Why I’m afraid to be a fan of Intelligence

intelligenceI know there’s only been 1 episode so far, but I love it. The characters instantly gelled for me. The interaction between Gabriel and Riley is perfect. They play off each other, but there’s not a sense that they’ve been doing it forever. The idea just clicks.

And while some people might be crying foul at a show that has a premise too much like Chuck, I think there is a place for this show right now. Also, Josh Holloway, so you know.

It’s smart, it’s sassy, and because of the set up of the characters, there isn’t that awkward “will they, won’t they” question hanging over the show. They can be partners and friends and get along and argue. It’s nice. And I like that they both are intelligent and talented and aren’t civilians. There’s something refreshing in knowing both Gabriel and Riley have been highly trained for these roles, even if the situation is different than either of them ever thought they would be facing.

But I’m kind of scared to become a fan.

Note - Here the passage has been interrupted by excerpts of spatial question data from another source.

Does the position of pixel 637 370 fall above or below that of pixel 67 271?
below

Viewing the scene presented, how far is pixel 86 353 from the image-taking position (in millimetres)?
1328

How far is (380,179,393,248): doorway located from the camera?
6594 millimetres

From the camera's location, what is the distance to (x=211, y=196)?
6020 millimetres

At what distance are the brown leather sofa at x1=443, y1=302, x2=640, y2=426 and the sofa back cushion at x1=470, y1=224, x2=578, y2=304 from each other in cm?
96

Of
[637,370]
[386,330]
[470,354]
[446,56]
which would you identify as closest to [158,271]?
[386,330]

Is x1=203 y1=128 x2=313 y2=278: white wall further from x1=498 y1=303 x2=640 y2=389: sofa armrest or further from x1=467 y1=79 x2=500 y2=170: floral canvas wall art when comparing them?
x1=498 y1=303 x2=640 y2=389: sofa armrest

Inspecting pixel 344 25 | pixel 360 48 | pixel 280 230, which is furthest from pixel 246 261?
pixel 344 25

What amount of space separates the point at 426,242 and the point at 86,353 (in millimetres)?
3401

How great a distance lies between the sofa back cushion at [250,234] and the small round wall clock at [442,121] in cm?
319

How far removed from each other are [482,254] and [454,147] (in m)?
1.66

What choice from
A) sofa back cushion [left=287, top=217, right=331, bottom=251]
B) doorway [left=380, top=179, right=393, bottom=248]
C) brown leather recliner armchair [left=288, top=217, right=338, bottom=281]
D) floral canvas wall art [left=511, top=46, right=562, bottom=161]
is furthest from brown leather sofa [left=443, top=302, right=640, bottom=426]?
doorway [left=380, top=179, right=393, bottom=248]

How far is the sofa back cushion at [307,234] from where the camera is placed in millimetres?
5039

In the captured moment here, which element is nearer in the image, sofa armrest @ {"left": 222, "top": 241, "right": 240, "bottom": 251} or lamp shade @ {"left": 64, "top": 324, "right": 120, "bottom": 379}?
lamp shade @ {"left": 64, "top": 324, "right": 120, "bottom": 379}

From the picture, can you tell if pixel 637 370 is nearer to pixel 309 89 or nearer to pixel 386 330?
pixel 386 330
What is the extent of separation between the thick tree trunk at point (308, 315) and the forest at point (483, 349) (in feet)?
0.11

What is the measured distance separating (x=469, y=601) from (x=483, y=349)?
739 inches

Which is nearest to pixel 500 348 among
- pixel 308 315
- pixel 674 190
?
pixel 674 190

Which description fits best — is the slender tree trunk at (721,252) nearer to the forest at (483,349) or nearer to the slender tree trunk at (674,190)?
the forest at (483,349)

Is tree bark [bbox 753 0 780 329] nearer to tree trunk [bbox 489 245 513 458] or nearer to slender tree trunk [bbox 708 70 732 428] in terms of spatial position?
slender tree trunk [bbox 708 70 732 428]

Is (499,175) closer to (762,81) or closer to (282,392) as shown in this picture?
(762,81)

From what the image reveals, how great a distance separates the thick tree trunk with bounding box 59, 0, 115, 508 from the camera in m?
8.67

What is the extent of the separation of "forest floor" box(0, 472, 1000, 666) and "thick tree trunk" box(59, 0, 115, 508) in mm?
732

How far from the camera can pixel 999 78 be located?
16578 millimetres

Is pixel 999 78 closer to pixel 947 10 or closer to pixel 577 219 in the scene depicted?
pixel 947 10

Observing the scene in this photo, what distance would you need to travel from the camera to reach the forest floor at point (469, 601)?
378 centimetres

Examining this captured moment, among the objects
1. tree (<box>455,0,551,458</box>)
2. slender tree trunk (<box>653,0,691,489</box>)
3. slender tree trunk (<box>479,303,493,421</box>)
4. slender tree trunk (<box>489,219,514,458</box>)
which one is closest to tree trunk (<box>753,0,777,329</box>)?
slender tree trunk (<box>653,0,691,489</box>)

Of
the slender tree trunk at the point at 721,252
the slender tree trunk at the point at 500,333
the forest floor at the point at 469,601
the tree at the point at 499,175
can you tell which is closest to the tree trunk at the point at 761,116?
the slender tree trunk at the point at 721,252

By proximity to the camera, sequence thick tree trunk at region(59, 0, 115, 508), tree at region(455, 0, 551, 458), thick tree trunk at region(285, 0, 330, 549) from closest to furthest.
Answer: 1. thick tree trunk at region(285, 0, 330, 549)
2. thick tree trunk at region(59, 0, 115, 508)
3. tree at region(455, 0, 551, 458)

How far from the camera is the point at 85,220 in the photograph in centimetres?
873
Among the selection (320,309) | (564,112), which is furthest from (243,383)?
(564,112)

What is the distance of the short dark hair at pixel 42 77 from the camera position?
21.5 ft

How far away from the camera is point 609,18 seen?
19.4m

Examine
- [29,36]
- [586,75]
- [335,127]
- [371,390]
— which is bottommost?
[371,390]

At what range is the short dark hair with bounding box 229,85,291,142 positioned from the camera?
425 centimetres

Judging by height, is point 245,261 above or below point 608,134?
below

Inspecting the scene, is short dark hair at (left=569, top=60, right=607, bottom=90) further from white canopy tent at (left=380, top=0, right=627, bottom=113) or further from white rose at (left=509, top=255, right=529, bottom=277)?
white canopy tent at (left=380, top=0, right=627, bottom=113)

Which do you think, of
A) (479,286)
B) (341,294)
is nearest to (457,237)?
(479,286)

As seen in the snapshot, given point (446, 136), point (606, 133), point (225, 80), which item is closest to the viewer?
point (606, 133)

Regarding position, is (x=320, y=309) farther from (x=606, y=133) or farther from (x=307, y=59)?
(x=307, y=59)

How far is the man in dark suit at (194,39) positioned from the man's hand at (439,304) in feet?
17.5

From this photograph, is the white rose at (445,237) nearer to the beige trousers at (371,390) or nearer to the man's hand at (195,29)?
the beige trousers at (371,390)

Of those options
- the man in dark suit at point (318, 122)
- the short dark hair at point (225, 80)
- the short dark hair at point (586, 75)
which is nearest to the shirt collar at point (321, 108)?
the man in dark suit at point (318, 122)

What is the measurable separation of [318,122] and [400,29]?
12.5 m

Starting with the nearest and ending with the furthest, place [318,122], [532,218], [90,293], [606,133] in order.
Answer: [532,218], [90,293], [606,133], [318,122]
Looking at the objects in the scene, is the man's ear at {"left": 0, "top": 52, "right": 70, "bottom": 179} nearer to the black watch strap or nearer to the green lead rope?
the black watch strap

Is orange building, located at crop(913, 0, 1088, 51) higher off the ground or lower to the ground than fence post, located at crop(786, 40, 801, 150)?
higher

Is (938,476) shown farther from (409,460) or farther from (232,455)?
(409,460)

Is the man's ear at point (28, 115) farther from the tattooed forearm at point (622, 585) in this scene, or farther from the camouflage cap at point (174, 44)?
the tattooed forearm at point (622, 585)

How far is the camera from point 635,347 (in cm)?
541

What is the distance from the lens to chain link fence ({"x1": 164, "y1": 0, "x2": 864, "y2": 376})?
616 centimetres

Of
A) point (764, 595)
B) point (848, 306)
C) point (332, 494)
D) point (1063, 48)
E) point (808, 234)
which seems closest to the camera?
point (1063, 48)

I’m scared to get invested in these characters, because when you look at my track record of loving new shows in the last couple of years, it’s kind of terrible.

So here’s a short list of some of my favorite short-lived shows.

  1. 666 Park Avenue – This was one a lot of people seemed to give up on pretty early on in the show. The first couple of episodes offered some red herrings that made it seem obvious how the show would play out, but as it progressed it quickly became obvious that nothing was as it seemed. Not the hotel, not the tenants and certainly not Terry O’Quinn’s enigmatic character. The mystery unspooled quite intriguingly, but incomplete as it wasn’t renewed 😦go on
  2. Go On – I don’t do many sitcoms, but whenever Matthew Perry pops up I have to check it out. I admit I’m still harboring a Chandler Bing crush. But Go On quickly earned a place in my heart and my tv lineup. It had humor, it had heart, and it had the quirkiness that bound the cast of misfit “life change” support group people together and kept me coming back for more.
  3. Terra Nova – Parallel universes, a great cast, an intriguing storyline, and dinosaurs. This show had everything except an actual chance to play out its story. Which left me with one question: How on earth does Spielberg not get renewed? one word: Fox*
  4. Cult – I saved this one for last because it is the one I was probably the most upset about. I openly admit that I started Cultwatching to get more Matt Davis after his time on The Vampire Diaries came to its tragic end. But I was almost immediately sucked into the story. Just the premise of a tv show about a tv show was fascinating to me. Add to that the mystery, the chemistry between Jeff and Skye, the unraveling of the tv show’s storyline on top of the actual show’s story and it was a show that I could have loved for years. Instead the CW changed the air night after a couple of episodes and then cancelled it completely, not even airing the remaining episodes until after the regular tv season was over. Ironically I had written a post about the 10 reasons someone should watch Cult on the very day it was announced that it was cancelled. The show kept getting better and left with a giant cliffhanger that will never be resolved. It still makes me sad.

So do I dare become attached to Gabriel and Riley and their exploits? I’m going to risk it because I’m enjoying it too much not to!

*this may or may not be related to bad feelings still directed at Fox due to the cancelling of a show 10 years ago that I didn’t even watch live at the time, but should have many more than 13 measly episodes. Browncoats forever!